▸ **Work instructions**: I need every line that includes the word "task" copied from the material.

▸ **Records**:
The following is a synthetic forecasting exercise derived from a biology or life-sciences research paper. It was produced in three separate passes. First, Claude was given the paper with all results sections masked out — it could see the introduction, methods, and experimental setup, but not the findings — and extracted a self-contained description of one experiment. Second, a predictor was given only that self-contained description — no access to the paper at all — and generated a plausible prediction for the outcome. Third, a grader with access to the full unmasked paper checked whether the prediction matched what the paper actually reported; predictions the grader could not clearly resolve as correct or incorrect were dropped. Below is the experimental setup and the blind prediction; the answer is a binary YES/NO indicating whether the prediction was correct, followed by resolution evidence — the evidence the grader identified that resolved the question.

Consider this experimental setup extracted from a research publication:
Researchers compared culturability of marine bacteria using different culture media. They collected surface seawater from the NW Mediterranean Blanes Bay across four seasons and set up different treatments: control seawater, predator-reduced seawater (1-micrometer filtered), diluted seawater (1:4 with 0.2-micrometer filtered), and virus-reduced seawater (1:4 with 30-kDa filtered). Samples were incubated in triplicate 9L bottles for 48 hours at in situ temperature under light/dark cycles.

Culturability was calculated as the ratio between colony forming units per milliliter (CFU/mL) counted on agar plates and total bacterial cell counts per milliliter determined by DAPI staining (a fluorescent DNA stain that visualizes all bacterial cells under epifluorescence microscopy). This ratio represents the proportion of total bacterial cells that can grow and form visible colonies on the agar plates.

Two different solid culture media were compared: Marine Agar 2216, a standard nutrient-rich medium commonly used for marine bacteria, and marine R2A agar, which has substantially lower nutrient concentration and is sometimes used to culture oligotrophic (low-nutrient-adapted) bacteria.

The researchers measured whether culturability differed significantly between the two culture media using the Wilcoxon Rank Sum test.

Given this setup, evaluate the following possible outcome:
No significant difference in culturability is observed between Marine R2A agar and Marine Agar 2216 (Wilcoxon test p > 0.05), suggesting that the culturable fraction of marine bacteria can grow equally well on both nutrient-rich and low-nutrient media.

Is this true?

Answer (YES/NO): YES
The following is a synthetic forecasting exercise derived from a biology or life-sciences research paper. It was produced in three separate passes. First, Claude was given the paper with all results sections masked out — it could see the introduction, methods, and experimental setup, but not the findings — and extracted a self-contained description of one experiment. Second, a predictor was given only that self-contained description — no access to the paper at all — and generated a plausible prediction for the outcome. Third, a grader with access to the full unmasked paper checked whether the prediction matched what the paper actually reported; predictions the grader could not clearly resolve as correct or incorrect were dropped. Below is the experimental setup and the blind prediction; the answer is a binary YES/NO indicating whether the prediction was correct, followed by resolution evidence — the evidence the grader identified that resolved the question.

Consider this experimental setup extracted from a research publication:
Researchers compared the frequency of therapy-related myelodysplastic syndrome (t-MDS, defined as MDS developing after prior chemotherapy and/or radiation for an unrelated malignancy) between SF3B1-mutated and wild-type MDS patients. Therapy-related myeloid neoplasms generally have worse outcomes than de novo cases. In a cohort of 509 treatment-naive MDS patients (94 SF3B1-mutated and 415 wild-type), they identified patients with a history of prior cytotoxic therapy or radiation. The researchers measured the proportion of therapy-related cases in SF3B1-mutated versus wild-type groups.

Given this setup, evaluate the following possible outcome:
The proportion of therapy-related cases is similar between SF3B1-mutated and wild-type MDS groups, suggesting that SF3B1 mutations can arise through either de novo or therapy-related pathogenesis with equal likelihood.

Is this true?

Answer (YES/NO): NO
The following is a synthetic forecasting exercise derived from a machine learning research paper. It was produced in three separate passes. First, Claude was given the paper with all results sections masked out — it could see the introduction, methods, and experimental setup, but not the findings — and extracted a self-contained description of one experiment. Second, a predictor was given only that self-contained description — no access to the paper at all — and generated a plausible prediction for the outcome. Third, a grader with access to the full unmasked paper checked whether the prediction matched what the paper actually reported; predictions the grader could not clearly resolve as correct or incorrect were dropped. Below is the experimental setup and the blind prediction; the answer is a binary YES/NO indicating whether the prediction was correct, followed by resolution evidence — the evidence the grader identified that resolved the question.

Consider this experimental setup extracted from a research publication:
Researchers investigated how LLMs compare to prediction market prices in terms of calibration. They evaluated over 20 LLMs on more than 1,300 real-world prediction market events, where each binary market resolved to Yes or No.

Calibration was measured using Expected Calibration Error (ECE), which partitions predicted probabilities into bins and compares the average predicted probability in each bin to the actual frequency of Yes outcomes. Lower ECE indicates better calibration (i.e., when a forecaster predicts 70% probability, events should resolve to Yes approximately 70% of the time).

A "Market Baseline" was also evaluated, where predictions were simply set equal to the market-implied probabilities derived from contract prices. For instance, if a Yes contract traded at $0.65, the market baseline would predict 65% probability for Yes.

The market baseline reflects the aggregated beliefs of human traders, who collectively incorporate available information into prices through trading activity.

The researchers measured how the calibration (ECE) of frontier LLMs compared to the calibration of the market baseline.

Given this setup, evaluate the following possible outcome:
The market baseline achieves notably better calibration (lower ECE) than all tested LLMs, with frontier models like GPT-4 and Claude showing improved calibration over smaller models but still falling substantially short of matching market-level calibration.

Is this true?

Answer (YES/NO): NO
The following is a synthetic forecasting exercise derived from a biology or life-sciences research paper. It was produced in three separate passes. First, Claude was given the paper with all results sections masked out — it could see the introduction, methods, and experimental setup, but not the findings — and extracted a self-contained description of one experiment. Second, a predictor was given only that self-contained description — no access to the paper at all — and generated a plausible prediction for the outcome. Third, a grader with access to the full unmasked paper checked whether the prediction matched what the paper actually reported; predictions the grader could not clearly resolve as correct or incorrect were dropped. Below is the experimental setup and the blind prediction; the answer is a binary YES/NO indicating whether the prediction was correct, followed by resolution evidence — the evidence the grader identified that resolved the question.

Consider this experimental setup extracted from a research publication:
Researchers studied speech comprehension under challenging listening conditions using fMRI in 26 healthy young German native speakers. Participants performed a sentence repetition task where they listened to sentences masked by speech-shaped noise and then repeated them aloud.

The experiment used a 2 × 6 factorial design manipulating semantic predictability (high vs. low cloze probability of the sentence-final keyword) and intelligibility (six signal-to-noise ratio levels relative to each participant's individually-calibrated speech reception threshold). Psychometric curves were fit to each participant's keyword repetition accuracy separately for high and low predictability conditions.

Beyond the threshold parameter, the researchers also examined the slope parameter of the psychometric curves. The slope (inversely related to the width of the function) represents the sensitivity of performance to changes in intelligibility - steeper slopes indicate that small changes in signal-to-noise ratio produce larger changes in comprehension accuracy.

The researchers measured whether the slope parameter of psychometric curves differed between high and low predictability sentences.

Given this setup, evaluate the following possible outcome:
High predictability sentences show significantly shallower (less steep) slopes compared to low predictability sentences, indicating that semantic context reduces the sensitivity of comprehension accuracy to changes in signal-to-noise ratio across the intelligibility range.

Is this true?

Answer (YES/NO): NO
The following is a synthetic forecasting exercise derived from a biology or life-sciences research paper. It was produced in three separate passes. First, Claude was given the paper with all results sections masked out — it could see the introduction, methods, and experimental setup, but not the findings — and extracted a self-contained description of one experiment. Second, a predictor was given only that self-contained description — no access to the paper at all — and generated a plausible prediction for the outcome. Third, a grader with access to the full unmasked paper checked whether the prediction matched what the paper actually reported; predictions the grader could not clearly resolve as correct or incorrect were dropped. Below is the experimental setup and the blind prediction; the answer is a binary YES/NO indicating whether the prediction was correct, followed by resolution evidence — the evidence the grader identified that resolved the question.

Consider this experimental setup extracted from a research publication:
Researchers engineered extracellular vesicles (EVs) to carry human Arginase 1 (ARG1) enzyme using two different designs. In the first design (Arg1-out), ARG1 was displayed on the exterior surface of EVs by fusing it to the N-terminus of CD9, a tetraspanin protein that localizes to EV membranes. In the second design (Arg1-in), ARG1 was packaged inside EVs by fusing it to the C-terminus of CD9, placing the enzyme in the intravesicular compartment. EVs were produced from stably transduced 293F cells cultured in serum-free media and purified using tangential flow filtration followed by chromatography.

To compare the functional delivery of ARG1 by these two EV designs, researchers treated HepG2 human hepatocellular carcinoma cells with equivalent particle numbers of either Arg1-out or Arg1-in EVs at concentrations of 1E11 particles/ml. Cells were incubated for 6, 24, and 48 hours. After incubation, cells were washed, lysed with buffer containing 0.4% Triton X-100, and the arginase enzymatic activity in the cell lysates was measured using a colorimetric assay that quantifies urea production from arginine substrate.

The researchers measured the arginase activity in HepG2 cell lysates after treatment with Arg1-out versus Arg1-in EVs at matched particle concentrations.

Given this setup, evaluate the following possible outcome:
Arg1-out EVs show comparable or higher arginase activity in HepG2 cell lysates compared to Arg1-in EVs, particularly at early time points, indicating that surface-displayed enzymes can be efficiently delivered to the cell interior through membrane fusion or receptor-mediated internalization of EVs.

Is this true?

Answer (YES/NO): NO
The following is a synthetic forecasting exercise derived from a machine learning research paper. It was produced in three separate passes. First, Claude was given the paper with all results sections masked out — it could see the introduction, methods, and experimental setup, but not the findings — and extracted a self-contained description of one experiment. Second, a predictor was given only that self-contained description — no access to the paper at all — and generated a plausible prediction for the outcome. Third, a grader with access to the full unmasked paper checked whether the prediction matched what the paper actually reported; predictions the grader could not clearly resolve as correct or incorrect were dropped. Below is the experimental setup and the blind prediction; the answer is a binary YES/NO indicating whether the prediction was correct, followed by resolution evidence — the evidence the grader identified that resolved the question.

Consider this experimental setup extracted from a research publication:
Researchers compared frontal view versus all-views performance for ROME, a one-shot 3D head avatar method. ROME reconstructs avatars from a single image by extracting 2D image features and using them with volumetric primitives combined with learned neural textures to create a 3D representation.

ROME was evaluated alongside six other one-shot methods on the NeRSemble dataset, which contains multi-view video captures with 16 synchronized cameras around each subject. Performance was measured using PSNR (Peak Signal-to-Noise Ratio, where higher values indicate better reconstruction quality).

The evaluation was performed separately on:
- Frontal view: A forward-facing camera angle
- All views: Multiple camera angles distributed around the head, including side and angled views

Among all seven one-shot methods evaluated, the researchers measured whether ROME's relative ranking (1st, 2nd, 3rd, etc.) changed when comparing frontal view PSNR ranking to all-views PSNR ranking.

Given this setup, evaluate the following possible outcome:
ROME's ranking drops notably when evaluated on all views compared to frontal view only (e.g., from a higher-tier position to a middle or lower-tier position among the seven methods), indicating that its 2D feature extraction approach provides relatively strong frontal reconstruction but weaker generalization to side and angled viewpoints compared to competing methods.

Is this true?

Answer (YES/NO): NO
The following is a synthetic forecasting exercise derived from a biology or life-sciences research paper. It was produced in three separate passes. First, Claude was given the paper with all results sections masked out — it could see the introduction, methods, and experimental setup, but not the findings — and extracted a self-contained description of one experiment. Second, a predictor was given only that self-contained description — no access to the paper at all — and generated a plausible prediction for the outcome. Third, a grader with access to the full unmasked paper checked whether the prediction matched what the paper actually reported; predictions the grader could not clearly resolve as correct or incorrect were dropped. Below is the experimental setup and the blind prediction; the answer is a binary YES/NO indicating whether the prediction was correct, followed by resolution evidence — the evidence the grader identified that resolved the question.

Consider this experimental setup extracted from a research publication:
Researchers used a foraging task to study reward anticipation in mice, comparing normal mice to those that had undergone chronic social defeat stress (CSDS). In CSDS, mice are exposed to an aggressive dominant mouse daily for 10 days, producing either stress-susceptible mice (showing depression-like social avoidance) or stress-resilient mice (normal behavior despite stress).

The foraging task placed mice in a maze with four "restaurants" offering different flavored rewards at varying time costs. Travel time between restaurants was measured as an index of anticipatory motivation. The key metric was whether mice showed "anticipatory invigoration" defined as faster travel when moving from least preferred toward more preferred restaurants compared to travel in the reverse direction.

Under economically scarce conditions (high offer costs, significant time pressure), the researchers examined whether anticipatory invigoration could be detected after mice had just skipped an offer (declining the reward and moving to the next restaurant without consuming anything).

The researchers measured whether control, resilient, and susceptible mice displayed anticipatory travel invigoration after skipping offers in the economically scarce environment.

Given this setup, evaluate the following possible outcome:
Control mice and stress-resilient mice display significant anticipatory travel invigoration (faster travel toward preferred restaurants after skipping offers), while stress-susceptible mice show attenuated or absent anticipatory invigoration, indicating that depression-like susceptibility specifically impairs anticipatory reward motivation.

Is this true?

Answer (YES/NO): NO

▸ **Answer to the problem**:
Researchers studied speech comprehension under challenging listening conditions using fMRI in 26 healthy young German native speakers. Participants performed a sentence repetition task where they listened to sentences masked by speech-shaped noise and then repeated them aloud.
Researchers used a foraging task to study reward anticipation in mice, comparing normal mice to those that had undergone chronic social defeat stress (CSDS). In CSDS, mice are exposed to an aggressive dominant mouse daily for 10 days, producing either stress-susceptible mice (showing depression-like social avoidance) or stress-resilient mice (normal behavior despite stress).
The foraging task placed mice in a maze with four "restaurants" offering different flavored rewards at varying time costs. Travel time between restaurants was measured as an index of anticipatory motivation. The key metric was whether mice showed "anticipatory invigoration" defined as faster travel when moving from least preferred toward more preferred restaurants compared to travel in the reverse direction.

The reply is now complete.